Ces données, rendues publiques par la Direction de la communication et des relations publiques du ministère de la Santé, traduisent un engagement constant sur le terrain. Elles concernent les six premiers mois de l’année 2026 et portent sur les enfants admis dans les structures de prise en charge nutritionnelle pour les formes les plus graves de malnutrition.
Le résultat dépasse donc la cible que s’étaient fixée les responsables du secteur santé. Dans un contexte sécuritaire et humanitaire difficile, marqué par des déplacements massifs de populations et un accès limité à certaines zones, une telle performance mérite d’être soulignée à sa juste valeur. Elle démontre que les efforts déployés pour renforcer la prise en charge nutritionnelle des enfants portent leurs fruits.
Derrière ce pourcentage, il y a des milliers de jeunes vies sauvées. Des enfants qui retrouvent des forces, qui reprennent le chemin de l’école ou du jeu, qui échappent aux conséquences irréversibles de la malnutrition. Derrière ce chiffre, il y a aussi des agents de santé, des nutritionnistes, des volontaires et des partenaires qui, chaque jour, souvent dans des conditions précaires, assurent le dépistage, le suivi et le traitement des cas les plus graves.
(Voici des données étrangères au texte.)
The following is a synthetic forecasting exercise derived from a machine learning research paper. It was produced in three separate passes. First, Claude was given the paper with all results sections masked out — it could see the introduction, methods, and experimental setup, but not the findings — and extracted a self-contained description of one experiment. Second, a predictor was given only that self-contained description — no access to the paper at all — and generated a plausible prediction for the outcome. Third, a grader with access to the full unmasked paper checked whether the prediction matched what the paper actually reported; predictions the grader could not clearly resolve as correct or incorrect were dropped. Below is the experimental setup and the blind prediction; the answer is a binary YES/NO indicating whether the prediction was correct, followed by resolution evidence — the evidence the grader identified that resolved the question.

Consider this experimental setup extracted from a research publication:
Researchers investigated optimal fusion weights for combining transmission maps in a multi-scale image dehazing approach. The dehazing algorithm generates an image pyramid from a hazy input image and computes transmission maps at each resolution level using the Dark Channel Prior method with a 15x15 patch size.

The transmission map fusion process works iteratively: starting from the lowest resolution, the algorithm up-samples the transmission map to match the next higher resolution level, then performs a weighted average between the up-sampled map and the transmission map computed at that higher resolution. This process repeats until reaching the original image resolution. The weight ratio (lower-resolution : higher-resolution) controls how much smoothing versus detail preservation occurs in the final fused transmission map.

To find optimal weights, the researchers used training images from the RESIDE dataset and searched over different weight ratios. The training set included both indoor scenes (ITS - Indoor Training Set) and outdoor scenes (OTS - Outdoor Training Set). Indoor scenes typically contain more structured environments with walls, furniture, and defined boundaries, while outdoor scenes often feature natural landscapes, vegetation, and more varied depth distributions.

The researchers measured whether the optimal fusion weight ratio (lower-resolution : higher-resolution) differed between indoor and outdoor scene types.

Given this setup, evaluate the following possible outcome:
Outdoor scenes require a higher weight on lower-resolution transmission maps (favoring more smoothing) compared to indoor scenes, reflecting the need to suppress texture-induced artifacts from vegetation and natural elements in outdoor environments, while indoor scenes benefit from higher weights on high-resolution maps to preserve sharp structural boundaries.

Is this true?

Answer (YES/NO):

Cette réussite ne doit cependant pas masquer les défis qui demeurent. La malnutrition aiguë sévère reste une menace pour de nombreux enfants, en particulier dans les régions confrontées à l’insécurité et aux déplacements forcés. Maintenir ce niveau de performance, voire l’améliorer, exigera des moyens constants, une logistique robuste et une couverture sanitaire élargie.
Il n’en demeure pas moins que le cap franchi est significatif. En dépassant leur propre objectif annuel dès le premier semestre, les autorités sanitaires burkinabè envoient un signal fort : celui d’un système de santé qui résiste, qui s’adapte et qui obtient des résultats concrets pour les plus vulnérables.
Saluer cette performance, c’est reconnaître le travail de l’ombre accompli par les équipes sanitaires et les partenaires. C’est aussi rappeler que la lutte contre la malnutrition est un combat de longue haleine, qui mérite une attention soutenue et des investissements continus. Le Burkina Faso montre aujourd’hui qu’avec de la détermination et une prise en charge rigoureuse, des vies peuvent être sauvées. Un exemple à saluer et à soutenir.